What the value means:

indices[3] = Some((2, 0)) → “At address 0x80000004, bytecode position 2, no virtual sequence” indices[34] = Some((36, 7)) → “At address 0x80000042, bytecode position 36, 8-step virtual sequence” indices[2] = None → “No instruction at address 0x80000002”

So the array is a direct map: Index → Address → Bytecode Position

In more detail, the input to the creating of this map is the bytecode which is just a Vec<Instruction> object representing the entire program’s bytecode in ascending order by memory address:

// Line 1
AUIPC { address: 2147483648, virtual_sequence_remaining: None, ... }
// Line 2  
ADDI { address: 2147483652, virtual_sequence_remaining: None, ... }
// Line 3
AUIPC { address: 2147483656, virtual_sequence_remaining: None, ... }
// ...
// Lines 36-43: Virtual sequence at same address
ADDI { address: 2147483714, virtual_sequence_remaining: Some(7), ... }
ANDI { address: 2147483714, virtual_sequence_remaining: Some(6), ... }
LD { address: 2147483714, virtual_sequence_remaining: Some(5), ... }
// ... (5 more at same address)

The output is a BytecodePCMapper containing a sparse array that maps instruction addresses to bytecode positions:

BytecodePCMapper {
    indices: Vec<Option<(usize, u16)>>
    //        ^^^^^^^^^^^^^^^^^^^^^^^^
    //        (bytecode_position, virtual_sequence_remaining)
}

where The Address-to-Index Formula is given by

pub const fn get_index(address: usize) -> usize {
    (address - RAM_START_ADDRESS) / ALIGNMENT_FACTOR_BYTECODE + 1
}
where 
RAM_START_ADDRESS = 0x80000000 (2147483648)
ALIGNMENT_FACTOR_BYTECODE = 2 (2-byte alignment)

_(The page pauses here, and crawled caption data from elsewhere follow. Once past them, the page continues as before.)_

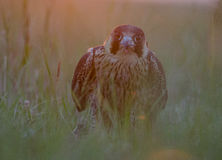 Falco peregrinus. Ate in the last hours of the day Stock Photography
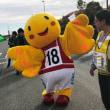 第8回神戸マラソン ~その6.ありがとうの42.195キロ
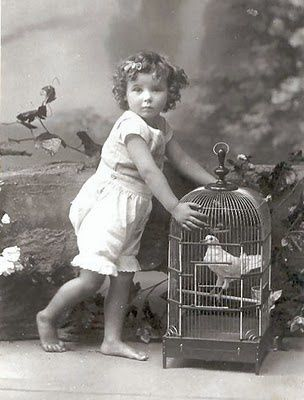 1900sbloomers cage-copie-1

The formula in more detail: Subtract RAM_START_ADDRESS to get offset from program start Divide by 2 because instructions are on even addresses Add 1 because index 0 is reserved for NOOP

The length of this array is given by taking the last instruction in the bytecode array, and pulling its physucal address and computing the index, which gives us the size the array (as bytecode stores instructions in ascending order of memory).

Worked Out Examples

Example 1: Simple Instruction

The second Instruction in Bytecode

rustADDI { 
    address: 2147483652,  // 0x80000004
    virtual_sequence_remaining: None,
    ...
}

Calculation:

address = 2147483652
offset = 2147483652 - 2147483648 = 4
index = 4 / 2 + 1 = 3

Result:

indices[3] = Some((2, 0))
//               |   |
//               |   └─ No virtual sequence (0)
//               └───── Bytecode position 2

Interpretation: The instruction at address 0x80000004 is located at bytecode position 2, with no virtual expansion.

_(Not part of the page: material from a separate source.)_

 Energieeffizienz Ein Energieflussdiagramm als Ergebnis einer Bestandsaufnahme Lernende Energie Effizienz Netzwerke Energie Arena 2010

Example 2: None Entry (Address Gap)

Address 0x80000002 (2147483650): Calculation:

address = 2147483650
offset = 2147483650 - 2147483648 = 2
index = 2 / 2 + 1 = 2

Result:

indices[2] = None

Why None? The array is initialised with None values. Then as we iterate through the bytecode, for each instruction address we update the corresponding index of the mapper. Some indices of the mapper never have instructions. Instructions appear at 0x80000000, then 0x80000004—the even addresses. The addresses between them (like 0x80000002) have no code, so their indices remain None. This creates a sparse array where gaps represent unused memory addresses.

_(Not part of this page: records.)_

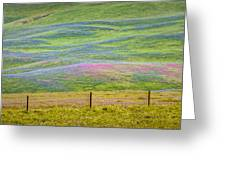Spring Flower Bloom  Greeting Card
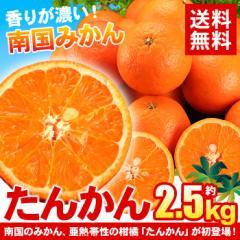 送料無料 鹿児島県産 たんかん約2.5kg  みかん オレンジ ポンカン 柑橘(gn)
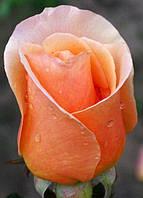 Фото розы «Примадонна»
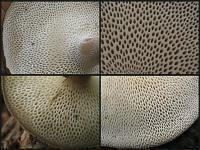 Polyporus brumalis - трутовик зимний. Фото Татьяны Светловой и Алексея Мясникова (Москва)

Example 3: Virtual Instruction Sequence

Bytecode Lines 36-43:

// Line 36
ADDI { address: 2147483714, virtual_sequence_remaining: Some(7), ... }
// Line 37
ANDI { address: 2147483714, virtual_sequence_remaining: Some(6), ... }
// Line 38
LD { address: 2147483714, virtual_sequence_remaining: Some(5), ... }
// Line 39
XORI { address: 2147483714, virtual_sequence_remaining: Some(4), ... }
// Line 40
VirtualMULI { address: 2147483714, virtual_sequence_remaining: Some(3), ... }
// Line 41
VirtualPow2 { address: 2147483714, virtual_sequence_remaining: Some(2), ... }
// Line 42
MUL { address: 2147483714, virtual_sequence_remaining: Some(1), ... }
// Line 43
VirtualSRAI { address: 2147483714, virtual_sequence_remaining: Some(0), ... }

All 8 instructions share address 0x80000042 (2147483714). Calculation:

address = 2147483714
offset = 2147483714 - 2147483648 = 66
index = 66 / 2 + 1 = 34

Result:

indices[34] = Some((36, 7))
//                 |   |
//                 |   └─ 7 more virtual steps follow this one (8 total)
//                 └───── Bytecode position 36 (first instruction)

Interpretation:

Address 0x80000042 maps to bytecode position 36 This starts an 8-step virtual sequence To execute this instruction, read bytecode positions 36-43 consecutively The mapper stores only the first position, not all 8

And that’s all the bytecode pre-processing we do. Next we get to RAM -pre processing

RAM Pre-processing

 let ram_preprocessing = RAMPreprocessing::preprocess(memory_init);

This simply returns a struct of type

pub struct RAMPreprocessing {
    pub min_bytecode_address: u64,
    pub bytecode_words: Vec<u64>,
}

Input: memory_init: Vec<(u64, u8)> - List of (address, byte) pairs representing initial RAM state Output: RAMPreprocessing with:

min_bytecode_address: Starting address of memory region bytecode_words: Dense array of 64-bit words

which is illustrated with the following picture (note the final lower addresses go at the end)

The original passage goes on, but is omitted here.